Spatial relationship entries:
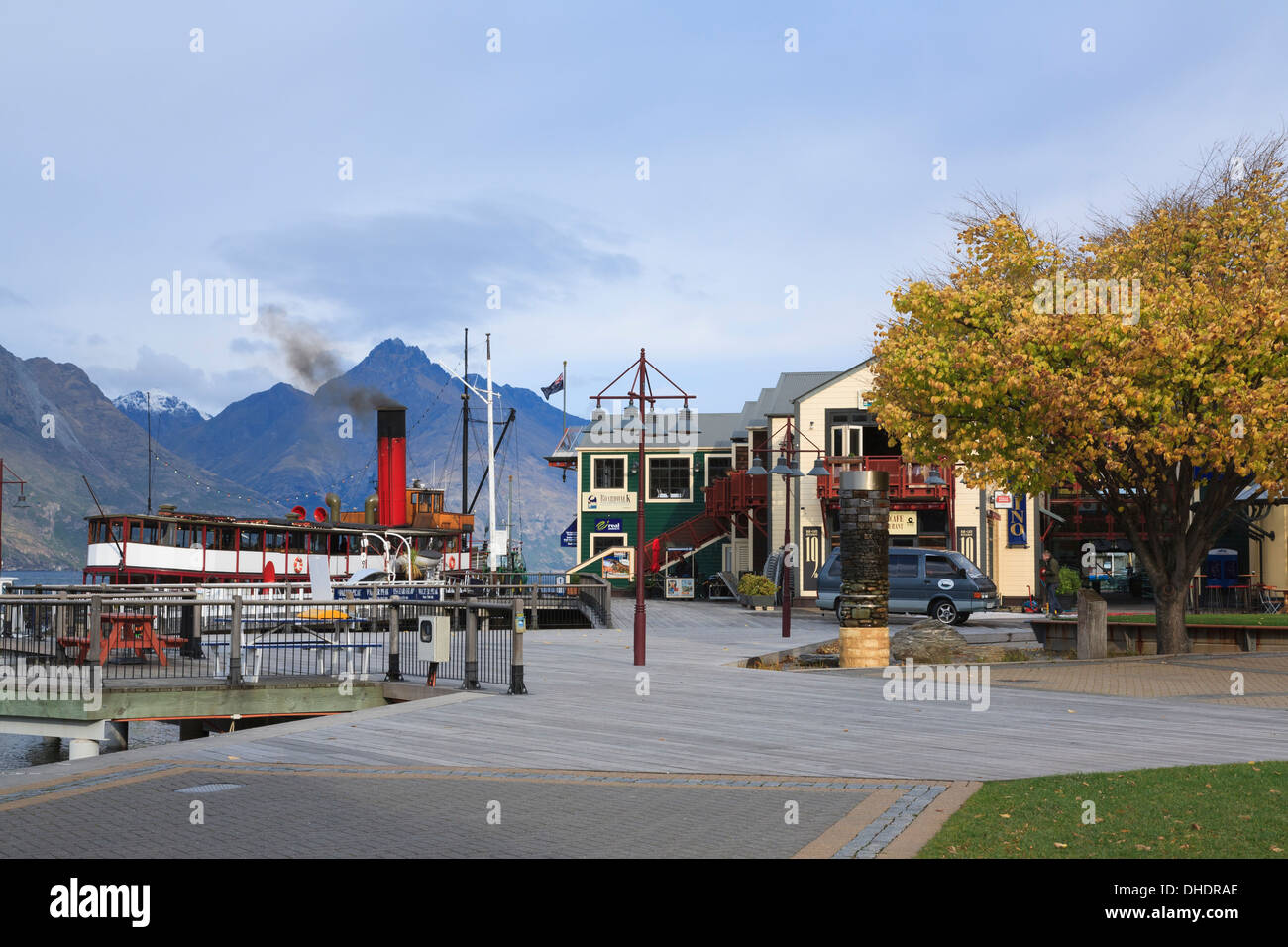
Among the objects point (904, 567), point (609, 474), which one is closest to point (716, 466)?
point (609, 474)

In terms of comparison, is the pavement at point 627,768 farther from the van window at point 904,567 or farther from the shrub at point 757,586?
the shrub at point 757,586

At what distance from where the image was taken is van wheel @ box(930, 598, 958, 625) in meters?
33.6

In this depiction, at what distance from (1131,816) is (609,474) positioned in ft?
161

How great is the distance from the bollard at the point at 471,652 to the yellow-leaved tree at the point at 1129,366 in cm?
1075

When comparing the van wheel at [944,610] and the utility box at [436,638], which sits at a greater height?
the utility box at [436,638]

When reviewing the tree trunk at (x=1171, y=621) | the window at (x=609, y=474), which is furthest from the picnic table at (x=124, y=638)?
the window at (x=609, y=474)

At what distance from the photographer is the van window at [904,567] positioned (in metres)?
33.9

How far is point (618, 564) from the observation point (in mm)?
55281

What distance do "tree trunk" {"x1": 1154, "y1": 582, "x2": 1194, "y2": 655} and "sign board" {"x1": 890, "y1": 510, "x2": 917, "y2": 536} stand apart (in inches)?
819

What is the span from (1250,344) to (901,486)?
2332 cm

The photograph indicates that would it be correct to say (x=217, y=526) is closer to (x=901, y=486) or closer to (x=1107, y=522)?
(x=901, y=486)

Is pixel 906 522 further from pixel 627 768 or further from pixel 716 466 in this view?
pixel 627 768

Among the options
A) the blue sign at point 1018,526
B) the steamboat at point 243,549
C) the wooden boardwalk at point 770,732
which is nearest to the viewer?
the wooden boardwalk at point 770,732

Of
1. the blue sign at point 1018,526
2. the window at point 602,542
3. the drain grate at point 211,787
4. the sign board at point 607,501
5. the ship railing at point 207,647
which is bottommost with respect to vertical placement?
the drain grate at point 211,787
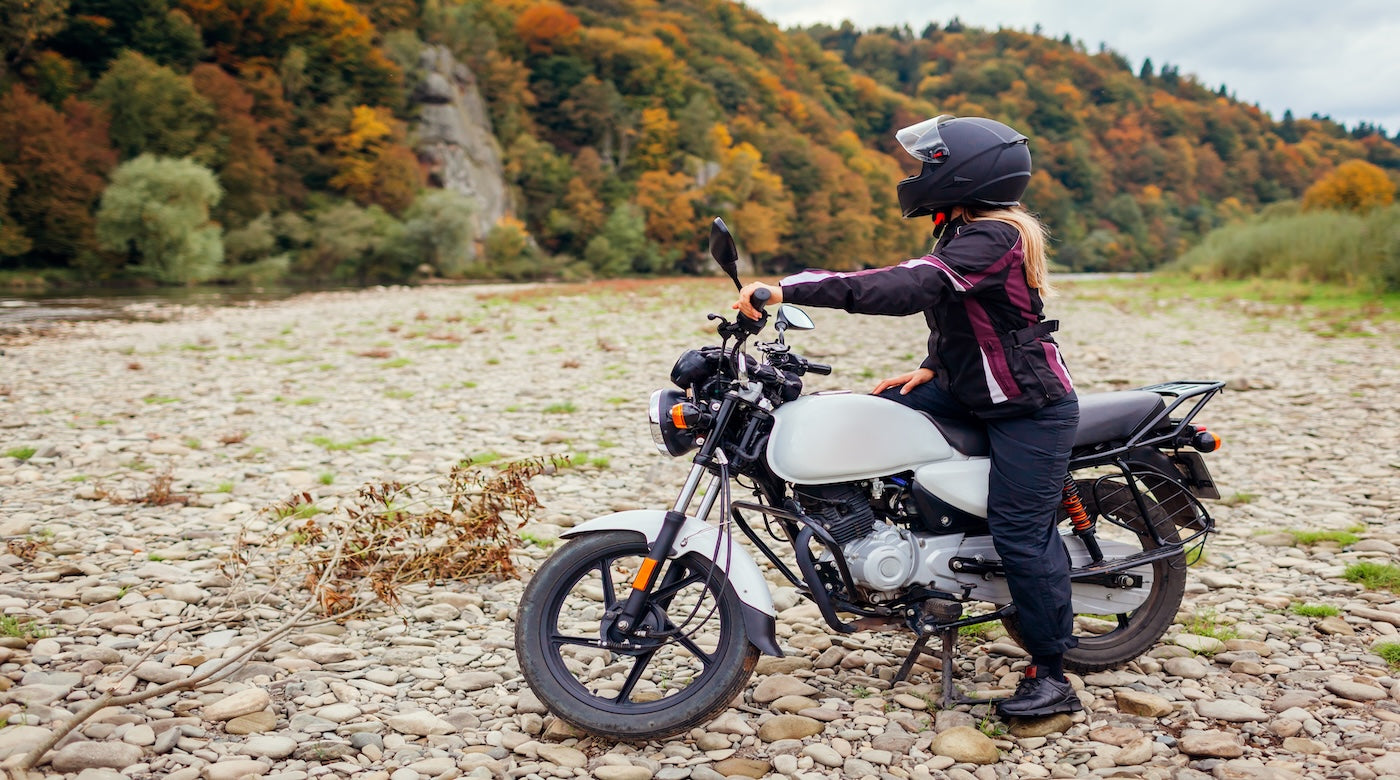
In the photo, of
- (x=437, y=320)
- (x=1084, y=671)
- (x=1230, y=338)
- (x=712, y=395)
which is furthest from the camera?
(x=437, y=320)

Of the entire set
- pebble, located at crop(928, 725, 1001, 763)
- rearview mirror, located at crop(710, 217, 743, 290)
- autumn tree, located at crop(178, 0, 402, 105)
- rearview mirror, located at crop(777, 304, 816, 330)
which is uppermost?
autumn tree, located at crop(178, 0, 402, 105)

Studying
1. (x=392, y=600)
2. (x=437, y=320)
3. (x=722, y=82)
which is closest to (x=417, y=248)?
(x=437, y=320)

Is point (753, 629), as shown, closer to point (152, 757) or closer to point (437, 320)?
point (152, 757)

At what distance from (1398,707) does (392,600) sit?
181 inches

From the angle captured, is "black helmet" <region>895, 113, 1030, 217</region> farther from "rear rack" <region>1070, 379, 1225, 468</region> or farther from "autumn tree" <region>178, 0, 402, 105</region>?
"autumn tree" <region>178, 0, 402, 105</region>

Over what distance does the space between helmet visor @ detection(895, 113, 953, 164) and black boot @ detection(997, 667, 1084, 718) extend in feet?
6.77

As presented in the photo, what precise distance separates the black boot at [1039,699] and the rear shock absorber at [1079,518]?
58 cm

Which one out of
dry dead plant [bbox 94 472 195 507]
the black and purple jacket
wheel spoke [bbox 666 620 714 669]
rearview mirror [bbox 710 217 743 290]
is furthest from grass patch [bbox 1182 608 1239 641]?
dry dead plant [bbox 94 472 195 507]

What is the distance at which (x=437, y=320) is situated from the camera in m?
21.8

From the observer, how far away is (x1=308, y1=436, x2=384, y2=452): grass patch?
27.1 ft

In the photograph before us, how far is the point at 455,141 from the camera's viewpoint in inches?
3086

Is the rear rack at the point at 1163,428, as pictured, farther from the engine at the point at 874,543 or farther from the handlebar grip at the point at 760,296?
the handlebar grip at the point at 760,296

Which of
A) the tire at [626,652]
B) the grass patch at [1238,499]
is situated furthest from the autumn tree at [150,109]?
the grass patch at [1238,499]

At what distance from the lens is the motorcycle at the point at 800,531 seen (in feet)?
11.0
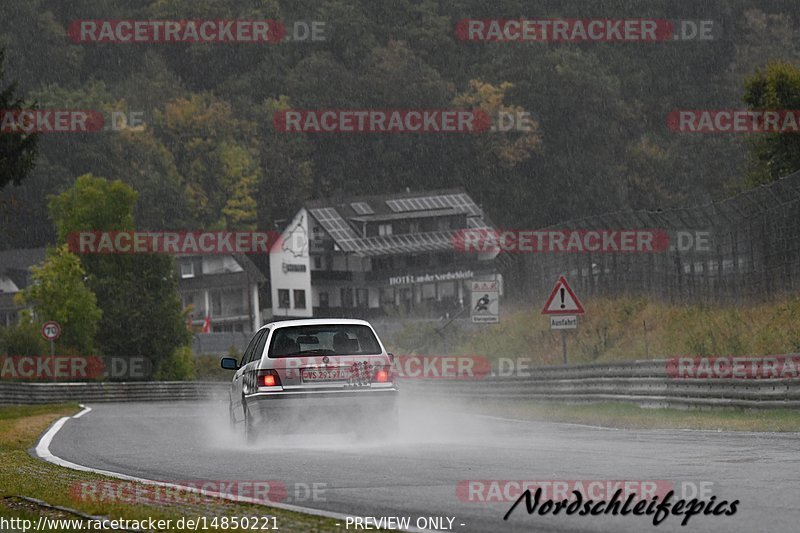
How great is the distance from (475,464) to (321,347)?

...

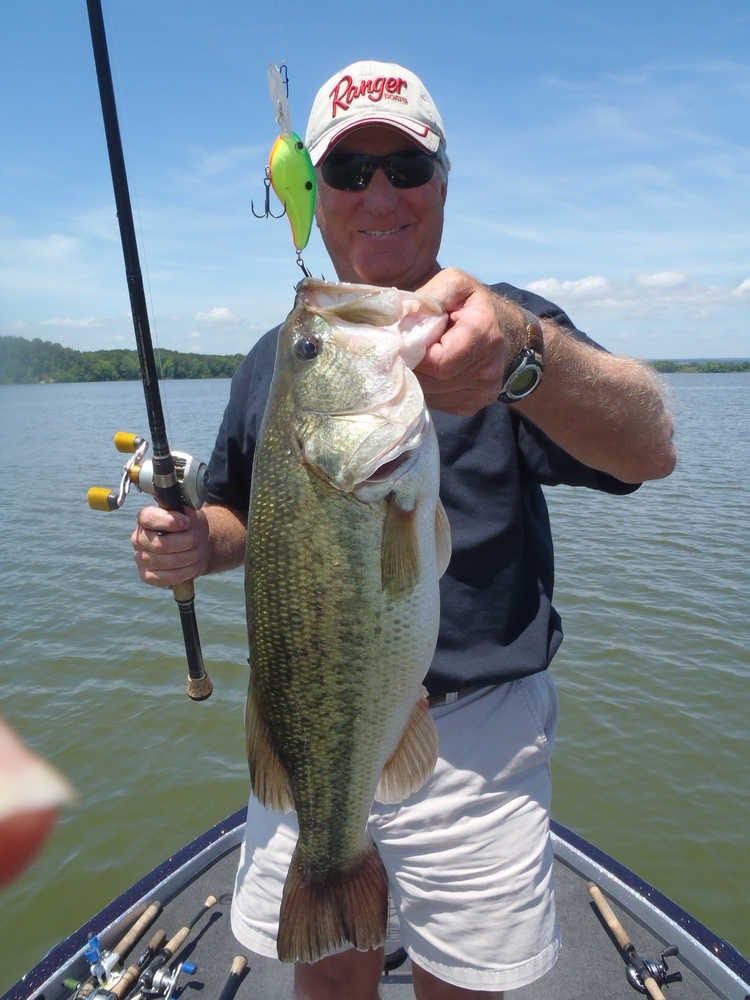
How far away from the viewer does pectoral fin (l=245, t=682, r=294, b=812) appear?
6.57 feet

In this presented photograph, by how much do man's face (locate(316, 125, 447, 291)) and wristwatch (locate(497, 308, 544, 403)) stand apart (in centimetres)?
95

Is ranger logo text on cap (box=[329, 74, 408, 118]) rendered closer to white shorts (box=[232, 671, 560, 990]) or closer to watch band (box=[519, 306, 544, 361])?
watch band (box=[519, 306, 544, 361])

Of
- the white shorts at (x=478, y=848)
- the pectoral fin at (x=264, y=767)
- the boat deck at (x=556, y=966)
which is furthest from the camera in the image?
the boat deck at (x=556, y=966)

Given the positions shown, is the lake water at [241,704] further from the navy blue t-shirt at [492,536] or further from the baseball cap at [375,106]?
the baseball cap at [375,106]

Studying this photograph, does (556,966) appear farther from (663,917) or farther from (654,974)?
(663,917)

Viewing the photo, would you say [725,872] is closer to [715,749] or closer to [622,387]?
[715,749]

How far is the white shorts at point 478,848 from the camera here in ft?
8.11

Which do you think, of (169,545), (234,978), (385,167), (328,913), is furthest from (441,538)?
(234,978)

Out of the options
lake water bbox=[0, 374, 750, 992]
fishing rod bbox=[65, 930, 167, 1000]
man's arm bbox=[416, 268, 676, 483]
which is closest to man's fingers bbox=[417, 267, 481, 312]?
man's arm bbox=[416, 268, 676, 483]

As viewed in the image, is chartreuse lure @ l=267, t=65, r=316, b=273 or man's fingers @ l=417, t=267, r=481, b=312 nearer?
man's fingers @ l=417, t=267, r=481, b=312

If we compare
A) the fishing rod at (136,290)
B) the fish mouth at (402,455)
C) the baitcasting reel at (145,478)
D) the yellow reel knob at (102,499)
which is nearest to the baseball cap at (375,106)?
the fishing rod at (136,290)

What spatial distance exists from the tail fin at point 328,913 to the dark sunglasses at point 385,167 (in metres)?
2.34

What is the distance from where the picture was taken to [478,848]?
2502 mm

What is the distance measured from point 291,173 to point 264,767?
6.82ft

==

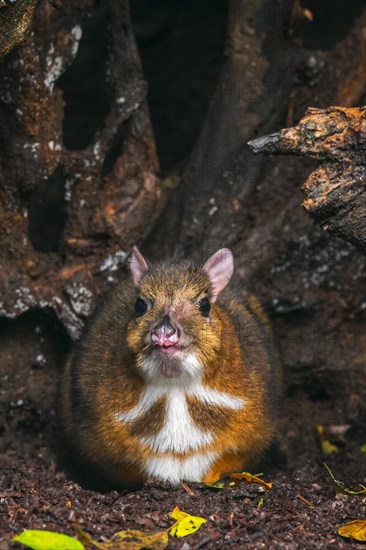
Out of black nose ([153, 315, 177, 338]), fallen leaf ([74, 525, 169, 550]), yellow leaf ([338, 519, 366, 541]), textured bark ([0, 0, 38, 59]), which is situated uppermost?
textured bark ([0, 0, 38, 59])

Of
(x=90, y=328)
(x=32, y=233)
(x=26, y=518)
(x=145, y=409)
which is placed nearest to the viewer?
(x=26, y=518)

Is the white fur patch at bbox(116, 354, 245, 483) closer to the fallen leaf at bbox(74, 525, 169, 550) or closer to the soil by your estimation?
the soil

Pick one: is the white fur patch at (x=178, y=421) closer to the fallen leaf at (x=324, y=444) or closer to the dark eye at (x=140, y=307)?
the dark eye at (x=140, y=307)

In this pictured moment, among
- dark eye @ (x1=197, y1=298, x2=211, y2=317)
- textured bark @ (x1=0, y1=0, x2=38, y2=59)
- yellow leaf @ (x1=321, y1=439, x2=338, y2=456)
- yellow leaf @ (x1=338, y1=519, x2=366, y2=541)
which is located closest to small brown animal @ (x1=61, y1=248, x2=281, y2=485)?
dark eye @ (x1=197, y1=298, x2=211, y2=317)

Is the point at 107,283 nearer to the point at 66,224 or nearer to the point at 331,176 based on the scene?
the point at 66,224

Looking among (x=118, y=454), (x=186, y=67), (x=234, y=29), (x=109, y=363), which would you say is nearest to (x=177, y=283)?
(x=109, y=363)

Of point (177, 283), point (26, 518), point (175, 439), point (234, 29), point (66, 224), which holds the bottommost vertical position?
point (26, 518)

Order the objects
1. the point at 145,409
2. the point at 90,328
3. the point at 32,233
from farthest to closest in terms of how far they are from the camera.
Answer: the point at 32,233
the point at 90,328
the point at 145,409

## Given problem:
Which lines in the entries above contain the string "where"? Copy each of those lines in full.

## The solution:
At what distance from where the image was taken is van wheel @ box(930, 598, 958, 625) in meters?
What is the distance from where the picture was taken to [478,848]?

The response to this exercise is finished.